# RICHIESTA A:
Ricopia, per favore, il passo dell'estratto selezionato che comincia con "di Maurizio Matteucci*" e prosegue fino a "spiraglio di confronto.".
# RICHIESTA B:
Estrai dai record ogni riga in cui compare la parola "skater".

# ESTRATTO SELEZIONATO:
Sull'opportunità di aprire un confronto sugli investimenti per il futuro della scuola, dell'università e del paese

di Maurizio Matteucci*

ITALIASCUOLA - Per un ministro dell'istruzione sarebbe così difficile chiedere che l'1% delle spese militari fosse spostato, per 10 anni, alla ricerca e all'istruzione? Dieci domande, retoriche e non, da rivolgere al ministro, sull'opportunità di aprire un confronto sugli investimenti per il futuro della scuola, dell'università e del paese.

Le dieci domande che rivolgiamo al ministro Carrozza hanno ovviamente carattere sfidante, la maggior parte sono domande retoriche, la cui risposta è scontata.

Allora a noi piacerebbe sapere, in estrema sintesi, se siamo incamminati sulla continuità del non dialogo con le forze vive dell'accademia - come è avvenuto per il passato ed al massimo con la Gelmini - o se si possa aprire uno spiraglio di confronto.

# RECORD:
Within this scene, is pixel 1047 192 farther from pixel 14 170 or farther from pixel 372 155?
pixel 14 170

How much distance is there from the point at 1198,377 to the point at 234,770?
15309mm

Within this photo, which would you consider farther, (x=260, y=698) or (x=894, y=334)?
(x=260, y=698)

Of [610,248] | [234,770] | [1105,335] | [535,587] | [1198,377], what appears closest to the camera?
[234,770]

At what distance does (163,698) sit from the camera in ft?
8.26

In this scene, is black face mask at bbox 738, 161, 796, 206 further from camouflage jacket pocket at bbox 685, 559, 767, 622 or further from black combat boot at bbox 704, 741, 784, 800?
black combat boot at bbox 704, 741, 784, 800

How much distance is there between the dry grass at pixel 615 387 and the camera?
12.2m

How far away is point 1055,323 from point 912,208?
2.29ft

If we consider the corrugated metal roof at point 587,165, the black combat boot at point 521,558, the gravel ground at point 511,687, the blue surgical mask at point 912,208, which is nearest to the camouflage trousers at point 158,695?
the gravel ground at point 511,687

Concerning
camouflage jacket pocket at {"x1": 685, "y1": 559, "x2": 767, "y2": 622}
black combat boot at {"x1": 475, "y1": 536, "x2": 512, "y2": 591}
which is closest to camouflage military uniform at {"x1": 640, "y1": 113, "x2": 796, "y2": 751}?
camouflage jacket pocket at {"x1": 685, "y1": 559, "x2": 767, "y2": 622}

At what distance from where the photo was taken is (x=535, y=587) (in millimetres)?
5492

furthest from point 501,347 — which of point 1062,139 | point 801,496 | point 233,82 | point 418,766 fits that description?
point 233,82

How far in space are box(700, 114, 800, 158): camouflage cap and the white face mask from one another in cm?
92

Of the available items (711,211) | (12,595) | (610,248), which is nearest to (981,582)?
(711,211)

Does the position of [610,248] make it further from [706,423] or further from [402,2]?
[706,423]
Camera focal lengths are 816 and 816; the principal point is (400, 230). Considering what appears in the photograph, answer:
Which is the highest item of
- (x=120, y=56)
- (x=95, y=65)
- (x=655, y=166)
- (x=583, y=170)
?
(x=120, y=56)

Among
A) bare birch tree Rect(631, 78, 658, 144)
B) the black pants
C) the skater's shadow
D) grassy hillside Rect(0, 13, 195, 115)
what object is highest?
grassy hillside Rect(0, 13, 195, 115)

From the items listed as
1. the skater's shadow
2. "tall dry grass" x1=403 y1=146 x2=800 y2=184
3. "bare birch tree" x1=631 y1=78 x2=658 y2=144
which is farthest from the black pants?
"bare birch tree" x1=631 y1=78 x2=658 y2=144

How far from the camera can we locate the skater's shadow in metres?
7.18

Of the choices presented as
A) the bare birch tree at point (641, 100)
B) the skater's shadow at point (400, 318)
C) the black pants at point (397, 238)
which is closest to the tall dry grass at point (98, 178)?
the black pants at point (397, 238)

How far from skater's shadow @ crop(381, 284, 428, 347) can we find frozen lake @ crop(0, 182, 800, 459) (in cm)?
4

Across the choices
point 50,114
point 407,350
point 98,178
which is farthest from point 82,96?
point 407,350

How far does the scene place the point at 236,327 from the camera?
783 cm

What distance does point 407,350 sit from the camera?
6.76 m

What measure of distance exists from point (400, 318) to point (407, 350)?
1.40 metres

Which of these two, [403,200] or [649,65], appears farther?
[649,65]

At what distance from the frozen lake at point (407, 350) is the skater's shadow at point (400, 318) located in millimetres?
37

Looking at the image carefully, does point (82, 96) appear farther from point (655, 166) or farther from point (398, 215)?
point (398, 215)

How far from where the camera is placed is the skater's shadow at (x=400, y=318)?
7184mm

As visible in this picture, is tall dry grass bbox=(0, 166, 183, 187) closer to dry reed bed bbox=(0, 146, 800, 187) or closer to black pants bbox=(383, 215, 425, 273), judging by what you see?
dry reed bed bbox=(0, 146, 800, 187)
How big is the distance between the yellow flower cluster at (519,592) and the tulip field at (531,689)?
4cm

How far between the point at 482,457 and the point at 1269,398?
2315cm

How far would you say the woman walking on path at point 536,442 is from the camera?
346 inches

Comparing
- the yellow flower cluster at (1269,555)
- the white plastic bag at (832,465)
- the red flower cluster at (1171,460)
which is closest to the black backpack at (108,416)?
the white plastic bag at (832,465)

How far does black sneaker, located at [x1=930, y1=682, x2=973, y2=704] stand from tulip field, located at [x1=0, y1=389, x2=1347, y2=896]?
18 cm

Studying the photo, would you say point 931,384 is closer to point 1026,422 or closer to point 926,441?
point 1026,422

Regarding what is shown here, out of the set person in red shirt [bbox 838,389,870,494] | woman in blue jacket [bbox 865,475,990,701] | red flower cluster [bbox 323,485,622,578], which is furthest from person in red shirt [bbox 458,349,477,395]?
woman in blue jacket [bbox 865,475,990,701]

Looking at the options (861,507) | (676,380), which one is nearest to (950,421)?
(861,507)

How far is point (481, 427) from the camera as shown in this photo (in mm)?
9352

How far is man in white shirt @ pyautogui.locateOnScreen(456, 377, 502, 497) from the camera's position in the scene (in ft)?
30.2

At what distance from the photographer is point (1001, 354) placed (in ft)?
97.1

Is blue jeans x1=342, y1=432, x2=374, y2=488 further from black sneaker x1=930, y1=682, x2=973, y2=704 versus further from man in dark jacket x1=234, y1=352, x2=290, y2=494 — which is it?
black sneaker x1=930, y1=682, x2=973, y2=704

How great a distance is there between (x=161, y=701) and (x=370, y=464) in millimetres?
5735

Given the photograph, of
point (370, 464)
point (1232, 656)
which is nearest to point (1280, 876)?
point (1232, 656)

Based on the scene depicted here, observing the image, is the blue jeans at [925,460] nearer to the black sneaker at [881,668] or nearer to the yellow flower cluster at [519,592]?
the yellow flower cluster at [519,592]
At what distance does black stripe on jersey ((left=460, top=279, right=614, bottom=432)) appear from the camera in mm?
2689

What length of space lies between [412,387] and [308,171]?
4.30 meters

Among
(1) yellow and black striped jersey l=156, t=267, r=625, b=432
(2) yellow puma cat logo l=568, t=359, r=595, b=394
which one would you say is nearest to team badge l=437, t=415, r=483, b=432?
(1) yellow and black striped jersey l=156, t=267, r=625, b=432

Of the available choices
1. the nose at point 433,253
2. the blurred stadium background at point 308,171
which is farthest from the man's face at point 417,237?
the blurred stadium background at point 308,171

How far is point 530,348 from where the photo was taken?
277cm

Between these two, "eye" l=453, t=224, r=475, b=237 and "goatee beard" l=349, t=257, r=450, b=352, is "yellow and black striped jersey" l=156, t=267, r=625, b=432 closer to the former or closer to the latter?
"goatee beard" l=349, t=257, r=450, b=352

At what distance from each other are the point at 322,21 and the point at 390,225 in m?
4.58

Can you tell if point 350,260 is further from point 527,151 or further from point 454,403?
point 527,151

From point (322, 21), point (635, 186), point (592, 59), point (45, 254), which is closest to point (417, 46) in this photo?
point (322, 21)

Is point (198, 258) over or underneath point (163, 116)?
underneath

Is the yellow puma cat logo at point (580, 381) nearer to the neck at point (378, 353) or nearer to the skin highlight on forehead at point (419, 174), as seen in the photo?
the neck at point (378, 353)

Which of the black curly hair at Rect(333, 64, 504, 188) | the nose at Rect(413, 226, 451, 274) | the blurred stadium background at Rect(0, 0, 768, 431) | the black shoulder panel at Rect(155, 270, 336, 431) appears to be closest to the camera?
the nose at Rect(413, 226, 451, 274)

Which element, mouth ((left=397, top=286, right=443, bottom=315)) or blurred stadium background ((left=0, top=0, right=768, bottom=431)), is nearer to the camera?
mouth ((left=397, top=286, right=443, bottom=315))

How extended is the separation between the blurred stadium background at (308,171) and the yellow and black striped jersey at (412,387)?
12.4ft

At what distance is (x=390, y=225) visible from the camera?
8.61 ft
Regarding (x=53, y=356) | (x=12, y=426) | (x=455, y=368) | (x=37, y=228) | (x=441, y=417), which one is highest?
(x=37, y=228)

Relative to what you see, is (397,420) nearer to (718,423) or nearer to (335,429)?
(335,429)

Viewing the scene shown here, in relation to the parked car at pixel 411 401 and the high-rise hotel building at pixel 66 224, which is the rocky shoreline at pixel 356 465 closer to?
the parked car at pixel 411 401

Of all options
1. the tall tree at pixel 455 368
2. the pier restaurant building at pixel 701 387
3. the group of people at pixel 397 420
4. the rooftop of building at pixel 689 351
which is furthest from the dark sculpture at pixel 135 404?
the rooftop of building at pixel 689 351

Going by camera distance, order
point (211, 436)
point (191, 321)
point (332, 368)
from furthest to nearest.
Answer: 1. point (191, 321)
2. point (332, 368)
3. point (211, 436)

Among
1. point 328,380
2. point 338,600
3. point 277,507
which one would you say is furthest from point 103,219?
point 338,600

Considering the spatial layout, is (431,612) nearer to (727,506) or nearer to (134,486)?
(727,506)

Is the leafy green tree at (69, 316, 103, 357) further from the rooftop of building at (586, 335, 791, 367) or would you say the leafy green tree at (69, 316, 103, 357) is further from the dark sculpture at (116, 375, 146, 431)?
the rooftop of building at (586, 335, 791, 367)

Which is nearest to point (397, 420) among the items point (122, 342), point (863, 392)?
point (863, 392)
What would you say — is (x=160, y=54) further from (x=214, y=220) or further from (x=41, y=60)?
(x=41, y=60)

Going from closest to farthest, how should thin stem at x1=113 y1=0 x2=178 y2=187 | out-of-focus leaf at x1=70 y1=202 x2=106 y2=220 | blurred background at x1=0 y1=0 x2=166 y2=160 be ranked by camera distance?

# SOLUZIONE A:
di Maurizio Matteucci*

ITALIASCUOLA - Per un ministro dell'istruzione sarebbe così difficile chiedere che l'1% delle spese militari fosse spostato, per 10 anni, alla ricerca e all'istruzione? Dieci domande, retoriche e non, da rivolgere al ministro, sull'opportunità di aprire un confronto sugli investimenti per il futuro della scuola, dell'università e del paese.

Le dieci domande che rivolgiamo al ministro Carrozza hanno ovviamente carattere sfidante, la maggior parte sono domande retoriche, la cui risposta è scontata.

Allora a noi piacerebbe sapere, in estrema sintesi, se siamo incamminati sulla continuità del non dialogo con le forze vive dell'accademia - come è avvenuto per il passato ed al massimo con la Gelmini - o se si possa aprire uno spiraglio di confronto.

# SOLUZIONE B:
C) the skater's shadow
1. the skater's shadow
How far from the camera can we locate the skater's shadow in metres?
B) the skater's shadow at point (400, 318)
How far from skater's shadow @ crop(381, 284, 428, 347) can we find frozen lake @ crop(0, 182, 800, 459) (in cm)?
At what distance from the frozen lake at point (407, 350) is the skater's shadow at point (400, 318) located in millimetres?
How far from where the camera is placed is the skater's shadow at (x=400, y=318)?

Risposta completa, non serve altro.